-------- FRAGMENTO DE PÁGINA
Compañeros, todos, de la Patria Grande. Permítanme, porque el alma de un veterano está llena de recuerdos, han pasado muchas décadas. Han sido porfiadas décadas de lucha por la dignidad del pueblo cubano. Y con su suerte, la de muchos luchadores, algunos de los cuales ni sus nombres recordamos, que quedaron en los socavones, en los dolores de América, en las selvas, en sus montañas. Porque los cambios sociales no tienen un laboratorio en el que se pueda experimentar en frío.
Los cambios sociales son la experimentación directa en la lucha con los pueblos. Y los hombres y mujeres caminamos intentado encontrar caminos y recreando, y aprendiendo de nosotros mismos, del camino del dolor, de los fracasos, de volverse a levantar. De mil veces empezar de nuevo. Porque, sencillamente, los cambios sociales no están a la vuelta de la esquina. No están al alcance de la mano en lo inmediato. Son una larga construcción colectiva, de esfuerzo, de trabajo, de errores, de aciertos, de compromiso, de sacrificio. Siempre ha sido así.
Lo imposible, parece que cuesta un poco más. Por eso, en el fondo, no hay derrotas. Solo sufren derrotas aquellos que dejan de luchar.
Entonces, esta revolución, que fundamentalmente ha sido la revolución de la dignidad, de la autoestima para los latinoamericanos, nos sembró de sueños, nos llenamos de quijotes. Soñamos que en 15 o 20 años era posible crear una sociedad totalmente distinta y chocamos con la historia. Los cambios materiales son más fáciles que los cambios culturales. Los cambios culturales son, en definitiva, el verdadero cemento de la historia y son una siembra muy lenta de generación en generación.
Cubanos, sus antepasados nos han enseñando el valor que tienen la vergüenza y la dignidad. El ser nosotros. Estamos asomando a una civilización mundial, digital, colectivizada, de dimensiones inconmensurables y hemos aprendido una cosa, —que la estamos viviendo en nuestra América Latina— solo es posible el mundo si respeta lo diverso. Solo es posible el mundo y el porvenir si nos acostumbramos a entender que el mundo es diversidad, respeto, dignidad y tolerancia. Y que nadie tiene derecho, por ser grande y fuerte, de aplastar a los pequeños y débiles. Lección de oro de estos 60 años de revolución.
----------------
-------- INFORMACIÓN PROPORCIONADA
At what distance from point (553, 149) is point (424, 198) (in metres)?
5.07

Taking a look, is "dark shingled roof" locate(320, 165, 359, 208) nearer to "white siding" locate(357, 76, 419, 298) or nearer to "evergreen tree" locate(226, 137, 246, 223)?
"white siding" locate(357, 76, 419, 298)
----------------
## [TU OBJETIVO]
Prolonga el discurso sobre los sesenta años de la revolución cubana a partir de su última frase. Para resolver el ejercicio no hace falta el material.

## [RESPUESTA AL EJERCICIO]
El mundo rico tendrá que comprender, —por su propia tranquilidad— porque la vida humana es corta, demasiado corta, y no hay derecho a sacrificar la vida de los que están vivos, porque estar vivos es casi un milagro y hay que respetar la vida. Y entonces, nos juntamos en este templo, donde seguramente los muchachos que atacaban, soñaban que era más sencillo y más fácil. Si en el mundo no hubiera habido soñadores, todavía andaríamos con taparrabos caminando por la selva. Solamente el mundo cambia y se mueve porque hay gente comprometida y capaz de soñar.
Con los sueños de aquellos cubanos, oleadas de juventud, nos movimos por toda nuestra América. Hoy somos viejos, arrugados, canosos, llenos de reumatismo, de nostalgia y recuerdos. Y nos reímos de nosotros mismos, de las chamboneadas que hemos cometido, pero chamboneadas sin precio, por una causa, por el sueño de una humanidad con igualdad básica, con garantías básicas, con sueños básicos.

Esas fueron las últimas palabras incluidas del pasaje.